Reproduce the abstract on borderline hip dysplasia and ischiofemoral impingement in full, without any changes.

• **Selected text**
_ _ _ _ _ _ _
Abstract

To investigate the differences in radiologic parameters between borderline dysplasia hips (BDDH)+/- coxa profunda and normal hips and to evaluate the correlations between these parameters and the prevalence of ischiofemoral impingement (IFI) in borderline dysplasia. The imaging of patients with BDDH (18° ≤ lateral center edge angle <25°) treated in our hospital from January 2018 to December 2019 was retrospective reviewed. These patients were divided into BDDH with coxa profunda (acetabular fossa touches the ilioischial line, pBDDH) and without coxa profunda (nBDDH) groups. The groups were compared with a control group with normal acetabular coverage. Neck-shaft angle, femoral offset, acetabular versions, acetabular coverage, ischial angle, femoral neck version, and combined anteversion were reviewed and analyzed using computed tomography imaging using one-way analysis of variance. There were 43 patients (36 female/7 male, 26.13 ± 4.96 years) in the pBDDH group, 22 patients (17 female/5 male, 28.60 ± 5.89 years) in the nBDDH group, and 23 patients (14 female/9 male, 27.67 ± 5.98 years) in the control group. The pBDDH group had increased femoral version, ischial angle, acetabular versions, and decreased ischiofemoral space (IFS)/quadratus femoris space (QFS) than the other 2 groups. The IFS/QFS correlated with neck-shaft angle, femoral offset, femoral neck version, acetabular versions, ischial angle, femoral neck-lesser trochanter angle, posterior acetabular coverage, and combined anteversion in patients with BDDH. Combined anteversion at the 3-o'clock level was an independent predictor of a decreased IFS (beta= -0.348, P= .007) and QFS (beta= -0.255, P= .01, R2= .550). Binary logistic regression demonstrated that patients with BDDH with large combined anteversion at the 3-o'clock level had a greater prevalence of IFI (odds ratio 1.148; P= .001, R2= .505). In patients with borderline dysplasia, the QFS/IFS significantly correlated with combined anteversion at the 3-o'clock level on clock face of acetabulum. BDDH with coxa profunda might have a greater prevalence of IFI because of large combined anteversion. III, retrospective comparative observation study.
_ _ _ _ _ _ _
• **Supplied records**
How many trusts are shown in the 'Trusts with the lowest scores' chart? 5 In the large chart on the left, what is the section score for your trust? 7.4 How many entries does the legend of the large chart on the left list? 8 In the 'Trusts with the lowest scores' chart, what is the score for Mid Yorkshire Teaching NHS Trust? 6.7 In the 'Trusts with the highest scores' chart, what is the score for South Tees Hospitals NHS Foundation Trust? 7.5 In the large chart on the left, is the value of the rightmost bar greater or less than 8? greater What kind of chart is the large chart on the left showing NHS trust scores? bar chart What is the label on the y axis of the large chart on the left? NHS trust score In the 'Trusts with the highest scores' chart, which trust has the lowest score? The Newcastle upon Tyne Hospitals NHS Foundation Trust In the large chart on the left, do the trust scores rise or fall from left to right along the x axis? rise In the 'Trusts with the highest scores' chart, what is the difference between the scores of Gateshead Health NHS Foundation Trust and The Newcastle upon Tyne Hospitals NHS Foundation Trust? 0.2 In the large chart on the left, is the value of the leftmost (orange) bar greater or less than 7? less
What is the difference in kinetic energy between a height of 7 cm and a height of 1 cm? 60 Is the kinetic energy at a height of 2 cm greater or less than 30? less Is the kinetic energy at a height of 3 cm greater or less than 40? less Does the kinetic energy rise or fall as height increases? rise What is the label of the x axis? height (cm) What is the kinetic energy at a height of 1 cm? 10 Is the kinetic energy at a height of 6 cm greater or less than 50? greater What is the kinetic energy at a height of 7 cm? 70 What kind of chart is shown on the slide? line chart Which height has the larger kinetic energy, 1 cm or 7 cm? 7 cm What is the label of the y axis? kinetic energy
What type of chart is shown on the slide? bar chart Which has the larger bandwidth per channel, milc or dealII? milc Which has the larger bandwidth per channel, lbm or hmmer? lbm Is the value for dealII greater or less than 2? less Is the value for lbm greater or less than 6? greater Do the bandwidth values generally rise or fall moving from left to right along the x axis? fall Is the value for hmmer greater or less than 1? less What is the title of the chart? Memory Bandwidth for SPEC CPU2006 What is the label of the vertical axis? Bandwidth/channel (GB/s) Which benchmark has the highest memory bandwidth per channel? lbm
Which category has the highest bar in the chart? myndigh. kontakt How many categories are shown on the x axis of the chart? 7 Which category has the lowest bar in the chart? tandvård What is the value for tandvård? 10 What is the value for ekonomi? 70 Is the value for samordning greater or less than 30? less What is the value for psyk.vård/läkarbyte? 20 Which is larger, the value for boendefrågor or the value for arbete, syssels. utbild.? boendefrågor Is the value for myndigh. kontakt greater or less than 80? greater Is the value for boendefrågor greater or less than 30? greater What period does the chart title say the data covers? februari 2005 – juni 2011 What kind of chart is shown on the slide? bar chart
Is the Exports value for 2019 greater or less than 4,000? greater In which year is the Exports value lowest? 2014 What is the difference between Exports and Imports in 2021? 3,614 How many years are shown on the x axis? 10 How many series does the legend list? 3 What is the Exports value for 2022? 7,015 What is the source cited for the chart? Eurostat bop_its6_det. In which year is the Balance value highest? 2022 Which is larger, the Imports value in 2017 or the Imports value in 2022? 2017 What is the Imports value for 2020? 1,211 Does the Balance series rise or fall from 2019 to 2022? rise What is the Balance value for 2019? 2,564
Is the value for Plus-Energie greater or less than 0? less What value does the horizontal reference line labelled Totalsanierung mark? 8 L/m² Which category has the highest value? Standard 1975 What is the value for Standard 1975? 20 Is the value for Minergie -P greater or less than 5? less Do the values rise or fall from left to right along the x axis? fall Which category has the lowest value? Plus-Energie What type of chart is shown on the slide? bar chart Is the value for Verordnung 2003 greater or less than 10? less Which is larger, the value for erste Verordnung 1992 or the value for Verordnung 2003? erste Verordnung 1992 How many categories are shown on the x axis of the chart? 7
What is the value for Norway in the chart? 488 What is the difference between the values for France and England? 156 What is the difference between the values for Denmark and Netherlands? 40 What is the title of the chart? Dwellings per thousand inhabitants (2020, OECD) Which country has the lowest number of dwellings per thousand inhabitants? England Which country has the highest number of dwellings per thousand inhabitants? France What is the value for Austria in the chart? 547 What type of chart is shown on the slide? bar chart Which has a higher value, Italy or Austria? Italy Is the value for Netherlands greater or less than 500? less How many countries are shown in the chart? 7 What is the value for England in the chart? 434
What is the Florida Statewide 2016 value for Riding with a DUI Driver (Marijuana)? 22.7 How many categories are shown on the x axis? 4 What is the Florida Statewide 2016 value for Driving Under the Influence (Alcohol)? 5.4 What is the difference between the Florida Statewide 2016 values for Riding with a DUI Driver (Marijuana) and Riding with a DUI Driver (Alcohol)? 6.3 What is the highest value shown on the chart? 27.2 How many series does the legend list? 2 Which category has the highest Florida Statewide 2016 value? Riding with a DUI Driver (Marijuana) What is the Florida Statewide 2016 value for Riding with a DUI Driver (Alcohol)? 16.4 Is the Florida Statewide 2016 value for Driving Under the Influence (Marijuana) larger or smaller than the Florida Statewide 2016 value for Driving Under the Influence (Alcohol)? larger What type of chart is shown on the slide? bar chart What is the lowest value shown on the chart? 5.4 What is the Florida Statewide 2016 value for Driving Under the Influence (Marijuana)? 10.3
_ _ _ _ _ _ _
• **The answer**
Abstract

To investigate the differences in radiologic parameters between borderline dysplasia hips (BDDH)+/- coxa profunda and normal hips and to evaluate the correlations between these parameters and the prevalence of ischiofemoral impingement (IFI) in borderline dysplasia. The imaging of patients with BDDH (18° ≤ lateral center edge angle <25°) treated in our hospital from January 2018 to December 2019 was retrospective reviewed. These patients were divided into BDDH with coxa profunda (acetabular fossa touches the ilioischial line, pBDDH) and without coxa profunda (nBDDH) groups. The groups were compared with a control group with normal acetabular coverage. Neck-shaft angle, femoral offset, acetabular versions, acetabular coverage, ischial angle, femoral neck version, and combined anteversion were reviewed and analyzed using computed tomography imaging using one-way analysis of variance. There were 43 patients (36 female/7 male, 26.13 ± 4.96 years) in the pBDDH group, 22 patients (17 female/5 male, 28.60 ± 5.89 years) in the nBDDH group, and 23 patients (14 female/9 male, 27.67 ± 5.98 years) in the control group. The pBDDH group had increased femoral version, ischial angle, acetabular versions, and decreased ischiofemoral space (IFS)/quadratus femoris space (QFS) than the other 2 groups. The IFS/QFS correlated with neck-shaft angle, femoral offset, femoral neck version, acetabular versions, ischial angle, femoral neck-lesser trochanter angle, posterior acetabular coverage, and combined anteversion in patients with BDDH. Combined anteversion at the 3-o'clock level was an independent predictor of a decreased IFS (beta= -0.348, P= .007) and QFS (beta= -0.255, P= .01, R2= .550). Binary logistic regression demonstrated that patients with BDDH with large combined anteversion at the 3-o'clock level had a greater prevalence of IFI (odds ratio 1.148; P= .001, R2= .505). In patients with borderline dysplasia, the QFS/IFS significantly correlated with combined anteversion at the 3-o'clock level on clock face of acetabulum. BDDH with coxa profunda might have a greater prevalence of IFI because of large combined anteversion. III, retrospective comparative observation study.